Task instructions: Can you continue the forum discussion below about drawn-out job interviews, picking up right after its last sentence?

Passage to read:
┄┄┄┄┄┄

The only reason I was putting up with them was because of friend inside who had referred me. The thing is they made me right endless code rounds after rounds and I did code pretty well. I solved close to 90% of the problems without the internet. But most of them were coding problems.

During the final rounds, I don't know what got into them. They started going into Core CS areas. And damn then they started the Algo pop quiz. Some how during the last 3-4 rounds they started giving out the perception that they were not happy with some one who did not know the algorithms from the book memorized by heart. And that even good coding skills can't compensate for that.

After that they called me back and told, that some other department from the same company would like to have an another round. I just politely denied and, cut the call.



I worked in a company that did that a couple of times, but not to that extent. Usually the job description wasn't well defined and the candidate didn't have any champions within the company. We would keep on bringing the candidate in over and over in the hope that some new perspective would make the choice obvious. (it never did)

Oddly enough, when you decline to continue interviewing they often immediately send you a job offer.


Frankly speaking if you can't decide about a candidate after 3.5 days of interviewing there's probably something really badly broken about your interviewing process. Or just that its so inefficient.

┄┄┄┄┄┄

Material shown:
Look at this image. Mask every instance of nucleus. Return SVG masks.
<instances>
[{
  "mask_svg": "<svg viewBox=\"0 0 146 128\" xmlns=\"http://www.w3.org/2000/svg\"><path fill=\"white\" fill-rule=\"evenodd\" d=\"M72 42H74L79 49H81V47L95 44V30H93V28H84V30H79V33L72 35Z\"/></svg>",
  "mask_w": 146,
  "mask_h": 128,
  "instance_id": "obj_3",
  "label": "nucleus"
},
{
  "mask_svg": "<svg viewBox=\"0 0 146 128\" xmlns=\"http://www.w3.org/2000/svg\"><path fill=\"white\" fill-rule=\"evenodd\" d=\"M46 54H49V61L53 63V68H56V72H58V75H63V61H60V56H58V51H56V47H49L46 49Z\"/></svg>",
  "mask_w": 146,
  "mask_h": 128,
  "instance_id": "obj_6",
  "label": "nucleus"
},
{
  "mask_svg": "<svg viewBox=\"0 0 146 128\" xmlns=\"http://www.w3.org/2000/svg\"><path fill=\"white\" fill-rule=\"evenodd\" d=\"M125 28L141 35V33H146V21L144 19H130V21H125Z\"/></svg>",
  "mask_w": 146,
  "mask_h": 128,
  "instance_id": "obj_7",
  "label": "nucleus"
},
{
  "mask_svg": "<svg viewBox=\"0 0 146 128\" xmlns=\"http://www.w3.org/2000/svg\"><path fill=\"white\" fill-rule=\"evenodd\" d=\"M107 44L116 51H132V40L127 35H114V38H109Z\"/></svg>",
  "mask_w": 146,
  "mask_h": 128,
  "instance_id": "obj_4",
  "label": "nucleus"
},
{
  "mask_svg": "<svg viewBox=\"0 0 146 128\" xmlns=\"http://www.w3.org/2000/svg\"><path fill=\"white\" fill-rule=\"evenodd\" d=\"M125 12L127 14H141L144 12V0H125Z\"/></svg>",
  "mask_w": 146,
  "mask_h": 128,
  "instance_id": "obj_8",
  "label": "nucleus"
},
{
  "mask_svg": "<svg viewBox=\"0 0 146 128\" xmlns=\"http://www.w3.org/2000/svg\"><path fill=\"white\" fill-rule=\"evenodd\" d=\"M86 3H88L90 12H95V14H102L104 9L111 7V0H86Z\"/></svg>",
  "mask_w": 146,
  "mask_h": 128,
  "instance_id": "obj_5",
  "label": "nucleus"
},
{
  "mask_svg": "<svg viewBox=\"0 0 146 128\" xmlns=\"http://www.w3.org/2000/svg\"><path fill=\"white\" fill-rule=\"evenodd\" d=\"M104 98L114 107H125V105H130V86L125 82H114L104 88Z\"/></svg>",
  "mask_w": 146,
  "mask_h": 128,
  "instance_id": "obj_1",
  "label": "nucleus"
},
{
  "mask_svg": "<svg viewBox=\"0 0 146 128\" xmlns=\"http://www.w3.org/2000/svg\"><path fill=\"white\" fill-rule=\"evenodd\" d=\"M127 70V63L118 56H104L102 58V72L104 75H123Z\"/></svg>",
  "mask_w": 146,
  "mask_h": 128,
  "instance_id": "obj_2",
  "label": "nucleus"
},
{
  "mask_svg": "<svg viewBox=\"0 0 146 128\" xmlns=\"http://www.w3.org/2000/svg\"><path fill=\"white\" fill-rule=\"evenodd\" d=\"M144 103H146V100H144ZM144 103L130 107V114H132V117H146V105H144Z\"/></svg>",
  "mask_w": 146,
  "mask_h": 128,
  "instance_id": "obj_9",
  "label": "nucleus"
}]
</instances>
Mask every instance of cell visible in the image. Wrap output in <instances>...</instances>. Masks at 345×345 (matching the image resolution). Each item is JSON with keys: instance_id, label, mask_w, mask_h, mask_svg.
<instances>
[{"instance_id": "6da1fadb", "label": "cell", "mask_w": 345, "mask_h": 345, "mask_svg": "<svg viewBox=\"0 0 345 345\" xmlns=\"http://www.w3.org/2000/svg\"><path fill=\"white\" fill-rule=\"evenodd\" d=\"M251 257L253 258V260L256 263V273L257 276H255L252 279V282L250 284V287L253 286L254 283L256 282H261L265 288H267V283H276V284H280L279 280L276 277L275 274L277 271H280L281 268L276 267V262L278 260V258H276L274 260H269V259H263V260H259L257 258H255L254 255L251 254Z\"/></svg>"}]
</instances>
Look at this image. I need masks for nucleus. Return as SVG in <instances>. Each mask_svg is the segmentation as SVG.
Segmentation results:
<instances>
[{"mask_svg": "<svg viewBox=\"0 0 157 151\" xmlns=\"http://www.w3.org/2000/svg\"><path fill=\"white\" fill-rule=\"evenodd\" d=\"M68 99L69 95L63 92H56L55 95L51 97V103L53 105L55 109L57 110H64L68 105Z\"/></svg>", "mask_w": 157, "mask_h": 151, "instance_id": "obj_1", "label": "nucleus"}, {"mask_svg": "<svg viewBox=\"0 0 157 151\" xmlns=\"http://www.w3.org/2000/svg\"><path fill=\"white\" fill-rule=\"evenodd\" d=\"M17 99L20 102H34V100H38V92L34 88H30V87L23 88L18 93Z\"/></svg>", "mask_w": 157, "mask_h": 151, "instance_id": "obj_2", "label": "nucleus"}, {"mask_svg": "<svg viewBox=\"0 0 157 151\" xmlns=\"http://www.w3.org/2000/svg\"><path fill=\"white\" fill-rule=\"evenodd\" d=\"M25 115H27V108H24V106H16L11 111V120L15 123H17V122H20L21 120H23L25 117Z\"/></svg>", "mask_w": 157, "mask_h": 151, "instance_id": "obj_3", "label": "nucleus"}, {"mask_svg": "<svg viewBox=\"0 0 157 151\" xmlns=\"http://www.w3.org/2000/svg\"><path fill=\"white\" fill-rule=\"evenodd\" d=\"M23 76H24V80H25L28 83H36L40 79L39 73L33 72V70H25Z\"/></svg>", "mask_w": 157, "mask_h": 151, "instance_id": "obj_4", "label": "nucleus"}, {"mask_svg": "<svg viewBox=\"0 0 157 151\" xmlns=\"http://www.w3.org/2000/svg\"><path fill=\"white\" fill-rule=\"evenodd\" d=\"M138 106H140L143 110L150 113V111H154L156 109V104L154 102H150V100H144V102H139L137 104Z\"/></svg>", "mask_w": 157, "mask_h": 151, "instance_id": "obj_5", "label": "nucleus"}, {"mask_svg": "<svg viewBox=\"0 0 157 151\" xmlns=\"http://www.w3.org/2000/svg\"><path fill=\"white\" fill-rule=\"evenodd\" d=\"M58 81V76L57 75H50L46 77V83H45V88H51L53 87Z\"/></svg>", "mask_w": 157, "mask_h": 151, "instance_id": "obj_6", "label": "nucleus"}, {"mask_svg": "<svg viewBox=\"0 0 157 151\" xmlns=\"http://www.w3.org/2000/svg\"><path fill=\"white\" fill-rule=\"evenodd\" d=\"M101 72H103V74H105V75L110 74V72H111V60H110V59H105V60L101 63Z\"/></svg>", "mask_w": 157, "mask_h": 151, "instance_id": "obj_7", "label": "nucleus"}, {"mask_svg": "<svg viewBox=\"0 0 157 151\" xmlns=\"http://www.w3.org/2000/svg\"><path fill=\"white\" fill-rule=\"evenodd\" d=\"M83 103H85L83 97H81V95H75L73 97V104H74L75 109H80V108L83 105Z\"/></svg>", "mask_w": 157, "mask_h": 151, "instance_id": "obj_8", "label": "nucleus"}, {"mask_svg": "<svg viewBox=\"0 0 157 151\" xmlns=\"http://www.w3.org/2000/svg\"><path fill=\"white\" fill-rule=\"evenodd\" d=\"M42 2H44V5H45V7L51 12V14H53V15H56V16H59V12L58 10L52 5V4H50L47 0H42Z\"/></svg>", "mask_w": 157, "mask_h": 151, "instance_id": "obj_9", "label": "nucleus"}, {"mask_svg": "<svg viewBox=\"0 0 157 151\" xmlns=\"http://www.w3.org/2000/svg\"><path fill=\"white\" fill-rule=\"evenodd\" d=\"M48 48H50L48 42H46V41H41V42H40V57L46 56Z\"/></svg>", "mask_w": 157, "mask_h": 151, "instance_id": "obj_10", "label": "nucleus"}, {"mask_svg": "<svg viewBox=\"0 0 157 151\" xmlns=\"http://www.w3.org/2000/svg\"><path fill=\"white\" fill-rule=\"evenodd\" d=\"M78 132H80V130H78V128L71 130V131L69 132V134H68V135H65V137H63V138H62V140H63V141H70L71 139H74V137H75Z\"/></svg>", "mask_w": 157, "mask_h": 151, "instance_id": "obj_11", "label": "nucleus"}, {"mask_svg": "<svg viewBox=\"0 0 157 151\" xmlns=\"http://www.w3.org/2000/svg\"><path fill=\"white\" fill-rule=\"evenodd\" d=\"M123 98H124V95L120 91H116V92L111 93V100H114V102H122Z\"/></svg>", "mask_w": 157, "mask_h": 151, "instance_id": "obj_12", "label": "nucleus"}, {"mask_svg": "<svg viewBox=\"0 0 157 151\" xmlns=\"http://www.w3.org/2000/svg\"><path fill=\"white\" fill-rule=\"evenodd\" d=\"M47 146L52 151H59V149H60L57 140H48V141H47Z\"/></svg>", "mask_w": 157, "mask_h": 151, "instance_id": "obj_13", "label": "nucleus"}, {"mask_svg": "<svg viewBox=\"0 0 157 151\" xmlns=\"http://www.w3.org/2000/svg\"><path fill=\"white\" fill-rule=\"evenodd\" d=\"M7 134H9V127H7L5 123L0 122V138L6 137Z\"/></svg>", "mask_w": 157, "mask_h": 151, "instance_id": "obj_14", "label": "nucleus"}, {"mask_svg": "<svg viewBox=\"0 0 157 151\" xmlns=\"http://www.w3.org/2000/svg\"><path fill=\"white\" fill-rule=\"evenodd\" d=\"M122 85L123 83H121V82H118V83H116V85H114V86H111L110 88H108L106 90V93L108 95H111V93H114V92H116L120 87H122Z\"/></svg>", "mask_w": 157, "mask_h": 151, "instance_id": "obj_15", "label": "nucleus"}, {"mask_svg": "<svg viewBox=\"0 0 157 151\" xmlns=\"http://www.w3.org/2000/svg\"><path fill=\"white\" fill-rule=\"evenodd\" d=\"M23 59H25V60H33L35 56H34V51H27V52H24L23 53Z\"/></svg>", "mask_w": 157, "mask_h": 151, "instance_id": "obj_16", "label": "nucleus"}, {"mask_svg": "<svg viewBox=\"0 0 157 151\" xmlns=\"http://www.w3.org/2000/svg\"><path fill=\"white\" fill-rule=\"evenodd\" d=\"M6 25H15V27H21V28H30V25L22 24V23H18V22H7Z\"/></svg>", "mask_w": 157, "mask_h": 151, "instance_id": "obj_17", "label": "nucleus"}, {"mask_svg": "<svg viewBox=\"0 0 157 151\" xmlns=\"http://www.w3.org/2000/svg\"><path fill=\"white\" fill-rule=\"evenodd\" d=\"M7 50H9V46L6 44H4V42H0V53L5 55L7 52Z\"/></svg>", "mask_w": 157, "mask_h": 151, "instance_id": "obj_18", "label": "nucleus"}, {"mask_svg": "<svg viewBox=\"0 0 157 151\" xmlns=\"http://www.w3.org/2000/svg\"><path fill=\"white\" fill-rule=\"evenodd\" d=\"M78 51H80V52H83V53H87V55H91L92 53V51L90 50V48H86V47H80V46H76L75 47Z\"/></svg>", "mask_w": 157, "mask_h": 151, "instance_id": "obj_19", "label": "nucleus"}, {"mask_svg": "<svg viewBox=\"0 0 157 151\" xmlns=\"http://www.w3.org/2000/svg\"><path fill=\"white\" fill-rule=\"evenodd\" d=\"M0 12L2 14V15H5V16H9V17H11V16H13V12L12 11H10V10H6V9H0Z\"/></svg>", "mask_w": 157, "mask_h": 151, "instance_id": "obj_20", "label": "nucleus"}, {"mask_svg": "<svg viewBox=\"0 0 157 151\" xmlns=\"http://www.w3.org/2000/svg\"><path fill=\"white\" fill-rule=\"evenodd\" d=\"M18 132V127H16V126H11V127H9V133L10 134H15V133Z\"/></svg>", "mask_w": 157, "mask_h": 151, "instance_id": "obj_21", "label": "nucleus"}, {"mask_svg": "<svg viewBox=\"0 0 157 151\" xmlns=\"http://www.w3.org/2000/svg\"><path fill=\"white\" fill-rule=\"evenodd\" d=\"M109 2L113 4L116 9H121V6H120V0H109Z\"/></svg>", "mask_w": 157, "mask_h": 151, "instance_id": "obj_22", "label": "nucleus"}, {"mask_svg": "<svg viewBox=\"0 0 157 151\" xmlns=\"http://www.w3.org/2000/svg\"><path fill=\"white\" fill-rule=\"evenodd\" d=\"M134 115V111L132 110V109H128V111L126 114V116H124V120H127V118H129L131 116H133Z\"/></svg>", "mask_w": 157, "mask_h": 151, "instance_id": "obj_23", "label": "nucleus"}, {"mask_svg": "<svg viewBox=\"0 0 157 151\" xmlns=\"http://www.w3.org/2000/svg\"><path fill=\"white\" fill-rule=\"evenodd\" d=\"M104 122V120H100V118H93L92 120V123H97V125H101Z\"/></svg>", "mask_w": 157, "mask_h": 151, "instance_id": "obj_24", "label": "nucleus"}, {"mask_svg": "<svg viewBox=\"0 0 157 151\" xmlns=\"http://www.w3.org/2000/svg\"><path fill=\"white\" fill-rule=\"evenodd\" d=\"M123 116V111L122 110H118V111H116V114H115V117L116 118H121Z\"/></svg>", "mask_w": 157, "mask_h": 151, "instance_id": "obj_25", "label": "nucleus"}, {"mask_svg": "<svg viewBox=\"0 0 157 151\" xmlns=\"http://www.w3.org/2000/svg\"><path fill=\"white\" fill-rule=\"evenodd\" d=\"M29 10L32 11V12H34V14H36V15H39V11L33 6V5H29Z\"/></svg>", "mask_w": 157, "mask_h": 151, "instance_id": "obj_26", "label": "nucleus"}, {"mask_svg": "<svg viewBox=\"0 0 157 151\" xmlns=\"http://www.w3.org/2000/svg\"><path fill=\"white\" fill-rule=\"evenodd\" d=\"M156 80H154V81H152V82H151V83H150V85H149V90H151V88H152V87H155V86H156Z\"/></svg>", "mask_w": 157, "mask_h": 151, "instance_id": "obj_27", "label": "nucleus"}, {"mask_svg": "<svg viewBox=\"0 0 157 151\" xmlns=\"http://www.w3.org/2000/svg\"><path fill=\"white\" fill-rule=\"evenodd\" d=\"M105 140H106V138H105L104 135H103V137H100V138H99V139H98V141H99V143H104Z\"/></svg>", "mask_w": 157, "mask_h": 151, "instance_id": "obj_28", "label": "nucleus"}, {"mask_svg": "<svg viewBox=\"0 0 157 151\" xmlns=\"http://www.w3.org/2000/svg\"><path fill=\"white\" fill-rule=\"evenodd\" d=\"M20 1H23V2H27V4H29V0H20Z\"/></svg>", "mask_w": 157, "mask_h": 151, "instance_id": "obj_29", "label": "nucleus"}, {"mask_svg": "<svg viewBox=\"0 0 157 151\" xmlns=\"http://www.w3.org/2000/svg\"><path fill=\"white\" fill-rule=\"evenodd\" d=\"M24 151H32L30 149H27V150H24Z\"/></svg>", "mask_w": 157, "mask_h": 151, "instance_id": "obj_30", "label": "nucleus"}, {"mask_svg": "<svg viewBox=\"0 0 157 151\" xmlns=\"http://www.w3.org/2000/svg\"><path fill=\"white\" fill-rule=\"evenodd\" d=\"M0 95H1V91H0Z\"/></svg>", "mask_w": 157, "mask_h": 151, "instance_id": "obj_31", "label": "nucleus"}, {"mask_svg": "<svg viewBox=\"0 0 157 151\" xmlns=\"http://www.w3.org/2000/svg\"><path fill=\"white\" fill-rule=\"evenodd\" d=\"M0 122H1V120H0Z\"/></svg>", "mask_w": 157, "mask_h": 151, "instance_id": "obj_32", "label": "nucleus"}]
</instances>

┄┄┄┄┄┄

Answer to the exercise:
I wouldn't have accepted the offer from the company, from the very outlook it looked like bureaucratic jungle where no one is capable of taking a decision/risk until they run through some 20 meetings to decide what to do. And then toss it on to some one else.

For that if this is what you make candidate run through, you are sure to get CareerCup interview questions ebook masters but not good programmers.


Absolutely, any company that does this has a totally broken interviewing process.

Though in our case there wasn't too much structure day-to-day, there was total lack of structure.


Phone interviews or in person? I think after 3 such I would have decided these people just couldn't make decisions or were such a political organization they would have been toxic to work for. Did your contact give any insight into this inefficiency?